Cyclooxygenase (COX-1 and COX-2)- and 5-lipoxygenase (5-LOX)-catalyzed biosynthesis of eicosanoids play important roles in inflammation and chronic diseases. The vitamin E family has four tocopherols and tocotrienols. We have shown that the metabolites of δ-tocopherol (δT) and δ-tocotrienol (δTE), i.e., δT-13′-carboxychromanol (COOH) and δTE-13′-COOH, respectively, inhibit COX-1/-2 and 5-LOX activity, but the nature of how they inhibit 5-LOX is not clear. Further, the impact of tocopherols and tocotrienols on COX-1/-2 or 5-LOX activity has not been fully delineated. In this study, we found that tocopherols and tocotrienols inhibited human recombinant COX-1 with IC50s of 1-12 µM, and suppressed COX-1-mediated formation of thromboxane in collagen-stimulated rat’s platelets with IC50s of 8-50 µM. None of the vitamin E forms directly inhibited COX-2 activity. 13′-COOHs inhibited COX-1 and COX-2 enzyme activity with IC50s of 3-4 and 4-10 µM, respectively, blocked thromboxane formation in collagen- and ionophore-stimulated rats’ platelets with IC50s of 1.5-2.5 µM, and also inhibited COX-2-mediated prostaglandins in stimulated cells.
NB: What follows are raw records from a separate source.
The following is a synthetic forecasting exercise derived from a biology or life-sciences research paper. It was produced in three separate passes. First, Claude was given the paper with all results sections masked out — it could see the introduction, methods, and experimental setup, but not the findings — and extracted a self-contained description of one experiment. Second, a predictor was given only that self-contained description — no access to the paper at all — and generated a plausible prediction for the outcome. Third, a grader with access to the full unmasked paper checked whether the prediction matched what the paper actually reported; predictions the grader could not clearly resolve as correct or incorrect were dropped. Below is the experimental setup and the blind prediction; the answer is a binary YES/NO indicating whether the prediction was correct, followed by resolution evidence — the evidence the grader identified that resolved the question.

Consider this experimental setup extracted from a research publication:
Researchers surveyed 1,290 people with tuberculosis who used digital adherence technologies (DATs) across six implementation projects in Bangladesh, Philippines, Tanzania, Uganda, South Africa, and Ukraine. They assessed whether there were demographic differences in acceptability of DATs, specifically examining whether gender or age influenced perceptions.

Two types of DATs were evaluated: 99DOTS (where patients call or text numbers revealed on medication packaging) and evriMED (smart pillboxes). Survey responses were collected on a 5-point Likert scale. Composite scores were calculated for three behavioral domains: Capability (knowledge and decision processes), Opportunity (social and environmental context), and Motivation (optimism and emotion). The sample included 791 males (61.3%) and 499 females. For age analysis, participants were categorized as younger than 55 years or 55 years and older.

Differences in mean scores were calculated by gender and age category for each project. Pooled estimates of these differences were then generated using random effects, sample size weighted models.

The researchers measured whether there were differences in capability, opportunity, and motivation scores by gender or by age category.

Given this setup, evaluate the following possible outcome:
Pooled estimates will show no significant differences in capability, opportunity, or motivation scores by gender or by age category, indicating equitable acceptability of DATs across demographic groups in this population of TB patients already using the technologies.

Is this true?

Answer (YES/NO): YES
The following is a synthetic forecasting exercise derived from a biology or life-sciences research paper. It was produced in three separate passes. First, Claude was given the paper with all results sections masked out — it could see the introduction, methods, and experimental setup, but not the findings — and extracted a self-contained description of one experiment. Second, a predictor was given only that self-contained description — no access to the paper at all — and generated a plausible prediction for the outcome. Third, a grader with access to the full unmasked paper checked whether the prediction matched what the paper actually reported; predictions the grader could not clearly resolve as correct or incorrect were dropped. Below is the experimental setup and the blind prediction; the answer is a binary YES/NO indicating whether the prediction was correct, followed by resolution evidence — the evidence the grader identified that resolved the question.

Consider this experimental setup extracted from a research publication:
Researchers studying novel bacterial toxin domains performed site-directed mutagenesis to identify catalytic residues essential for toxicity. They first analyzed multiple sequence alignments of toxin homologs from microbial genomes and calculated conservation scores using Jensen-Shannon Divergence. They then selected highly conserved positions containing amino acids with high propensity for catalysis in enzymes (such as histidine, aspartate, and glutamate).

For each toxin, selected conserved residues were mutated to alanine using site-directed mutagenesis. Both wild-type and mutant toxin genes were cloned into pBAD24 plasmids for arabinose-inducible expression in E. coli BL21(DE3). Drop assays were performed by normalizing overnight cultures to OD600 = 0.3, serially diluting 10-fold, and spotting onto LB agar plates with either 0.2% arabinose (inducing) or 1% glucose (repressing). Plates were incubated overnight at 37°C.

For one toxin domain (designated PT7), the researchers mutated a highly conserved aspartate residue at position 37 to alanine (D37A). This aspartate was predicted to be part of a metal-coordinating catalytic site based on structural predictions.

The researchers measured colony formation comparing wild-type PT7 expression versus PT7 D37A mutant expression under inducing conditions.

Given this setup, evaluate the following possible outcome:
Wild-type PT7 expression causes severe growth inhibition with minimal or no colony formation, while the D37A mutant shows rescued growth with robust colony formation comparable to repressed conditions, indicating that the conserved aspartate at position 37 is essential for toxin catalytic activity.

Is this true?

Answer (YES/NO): NO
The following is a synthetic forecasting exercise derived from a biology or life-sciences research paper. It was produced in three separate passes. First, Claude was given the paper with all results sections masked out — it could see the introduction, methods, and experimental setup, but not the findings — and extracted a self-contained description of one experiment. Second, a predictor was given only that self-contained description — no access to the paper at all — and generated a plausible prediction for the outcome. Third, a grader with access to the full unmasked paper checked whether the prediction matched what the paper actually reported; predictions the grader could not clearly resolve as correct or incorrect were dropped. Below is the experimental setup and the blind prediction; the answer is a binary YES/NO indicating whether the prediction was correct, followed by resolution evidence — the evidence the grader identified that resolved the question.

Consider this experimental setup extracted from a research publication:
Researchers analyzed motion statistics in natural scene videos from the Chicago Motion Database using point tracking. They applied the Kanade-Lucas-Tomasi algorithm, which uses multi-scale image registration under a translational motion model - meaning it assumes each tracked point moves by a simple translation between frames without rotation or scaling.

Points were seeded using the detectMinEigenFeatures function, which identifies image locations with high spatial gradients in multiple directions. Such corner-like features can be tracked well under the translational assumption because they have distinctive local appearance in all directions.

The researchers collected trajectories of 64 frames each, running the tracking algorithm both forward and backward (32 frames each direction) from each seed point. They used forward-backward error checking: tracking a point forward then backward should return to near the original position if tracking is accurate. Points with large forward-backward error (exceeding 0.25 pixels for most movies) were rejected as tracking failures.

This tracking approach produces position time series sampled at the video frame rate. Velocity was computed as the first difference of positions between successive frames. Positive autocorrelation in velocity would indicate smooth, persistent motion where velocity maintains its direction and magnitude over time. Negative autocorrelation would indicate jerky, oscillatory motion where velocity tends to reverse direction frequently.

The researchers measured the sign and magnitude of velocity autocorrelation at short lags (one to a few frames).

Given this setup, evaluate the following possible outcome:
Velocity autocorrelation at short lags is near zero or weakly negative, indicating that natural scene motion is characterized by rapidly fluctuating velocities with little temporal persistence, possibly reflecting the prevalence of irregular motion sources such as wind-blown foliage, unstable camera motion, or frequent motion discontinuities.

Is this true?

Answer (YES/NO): NO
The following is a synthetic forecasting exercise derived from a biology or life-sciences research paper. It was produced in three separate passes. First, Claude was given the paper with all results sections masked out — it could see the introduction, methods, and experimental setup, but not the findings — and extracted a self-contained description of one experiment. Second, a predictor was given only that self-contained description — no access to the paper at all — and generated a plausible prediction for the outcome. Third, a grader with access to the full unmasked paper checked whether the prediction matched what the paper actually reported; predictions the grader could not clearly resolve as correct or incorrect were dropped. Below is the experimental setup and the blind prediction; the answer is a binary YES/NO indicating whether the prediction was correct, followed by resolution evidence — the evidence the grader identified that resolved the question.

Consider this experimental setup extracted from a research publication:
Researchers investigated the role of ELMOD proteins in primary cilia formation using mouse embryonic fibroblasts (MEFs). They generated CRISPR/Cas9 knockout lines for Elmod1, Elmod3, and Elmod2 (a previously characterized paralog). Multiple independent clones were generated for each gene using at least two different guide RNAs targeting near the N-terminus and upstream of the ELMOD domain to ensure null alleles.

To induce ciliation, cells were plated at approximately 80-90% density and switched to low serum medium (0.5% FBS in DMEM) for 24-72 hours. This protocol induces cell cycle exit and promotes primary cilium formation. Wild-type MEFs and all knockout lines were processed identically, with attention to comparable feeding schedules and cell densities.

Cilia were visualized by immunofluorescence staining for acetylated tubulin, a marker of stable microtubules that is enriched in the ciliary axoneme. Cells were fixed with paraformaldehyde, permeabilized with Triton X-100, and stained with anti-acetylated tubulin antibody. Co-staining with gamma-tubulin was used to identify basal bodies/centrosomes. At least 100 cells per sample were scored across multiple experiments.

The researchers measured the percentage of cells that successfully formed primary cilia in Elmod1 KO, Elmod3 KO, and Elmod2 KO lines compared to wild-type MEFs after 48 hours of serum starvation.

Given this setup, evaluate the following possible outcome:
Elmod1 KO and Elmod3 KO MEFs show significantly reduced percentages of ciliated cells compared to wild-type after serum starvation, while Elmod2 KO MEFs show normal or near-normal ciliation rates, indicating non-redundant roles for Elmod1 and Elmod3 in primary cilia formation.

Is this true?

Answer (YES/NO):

Using enzyme kinetics, we observed that δT-13′-COOH, δTE-13′-COOH and δTE competitively inhibited 5-LOX activity with Ki of 1.6, 0.8 and 2.2 µM, respectively. These compounds decreased leukotriene B4 from stimulated neutrophil-like cells without affecting translocation of 5-LOX from cytosol to the nucleus. Our study reveals inhibitory effects of vitamin E forms and 13′-COOHs on COX-1 activity and thromboxane formation in platelets, and elucidates mechanisms underlying their inhibition of 5-LOX. These observations are useful for understanding the role of these compounds in disease prevention and therapy.